### Extrait fourni
------------------------------------------------------------------------

1)  Une allocation périodique est versée pour subvenir aux besoins du bénéficiaire, des enfants, ou des deux.

2)   Le bénéficiaire peut utiliser le montant à sa discrétion.

3)  Le bénéficiaire et le payeur vivent séparément.

  • 4) Le montant est à recevoir aux termes de l’ordonnance d’un tribunal compétent [ou d'un accord écrit].

[11]  L’intimée admet que les paiements mensuels de 200 $ satisfont à tous les critères, sauf un, à savoir le premier critère selon lequel les paiements doivent être faits « pour subvenir aux besoins du bénéficiaire ». L’intimée soutient que les paiements n’étaient pas versés à cette fin.

[12]  L’appelant soutient que ses paiements mensuels de 200 $ étaient des montants de pension alimentaire, affirmant qu’ils répondaient à toutes les conditions énumérées dans un énoncé administratif de l’Agence du revenu du Canada intitulé « Qu’entendons-nous par pension alimentaire? » Selon cet énoncé administratif, qui n’a pas force de loi, les cinq conditions suivantes permettent de déterminer si des paiements sont une pension alimentaire : (a) les paiements sont faits au bénéficiaire selon une ordonnance d’un tribunal ou un accord écrit, (b) le payeur vit séparément du bénéficiaire , (c) le paiement est versé pour subvenir aux besoins du bénéficiaire ou de l’enfant et le bénéficiaire peut disposer du montant comme il le veut, (d) les paiements sont payables de façon périodique, et  (e) les paiements sont faits directement au bénéficiaire ou, dans certaines conditions, à un tiers. Cet énoncé administratif indique, au point (c) ci-dessus, que les paiements doivent être versés pour subvenir aux besoins, dans le cas qui nous occupe, de l’ex-conjointe bénéficiaire. Comme mentionné précédemment, le point de vue de l’intimée est que les paiements n’étaient pas destinés à subvenir aux besoins de l’ex-conjointe bénéficiaire.

[13]  Pour déterminer si ces paiements mensuels de 200 $ sont une pension alimentaire, nous devons garder à l’esprit que l’entente de séparation des deux ex-conjoints, au paragraphe  5, prévoit très précisément le versement de paiements mensuels de 1200 $ à titre de pension alimentaire par l’ex-époux à l’ex-épouse jusqu’au 1er novembre 2014. De plus, l’entente précise qu’il n’y aura pas d’autres versements de pension alimentaire et que cette disposition ne peut être modifiée.

------------------------------------------------------------------------

### Données recueillies
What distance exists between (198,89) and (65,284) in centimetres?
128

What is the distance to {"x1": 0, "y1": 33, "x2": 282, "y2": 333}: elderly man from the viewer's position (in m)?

------------------------------------------------------------------------

### Consignes et exigences
Recopiez l'extrait sur la pension alimentaire de « 1)  Une allocation » à « à sa discrétion. », en remplaçant « discrétion » par « convenance ».

### Bonne réponse
1)  Une allocation périodique est versée pour subvenir aux besoins du bénéficiaire, des enfants, ou des deux.

2)   Le bénéficiaire peut utiliser le montant à sa convenance.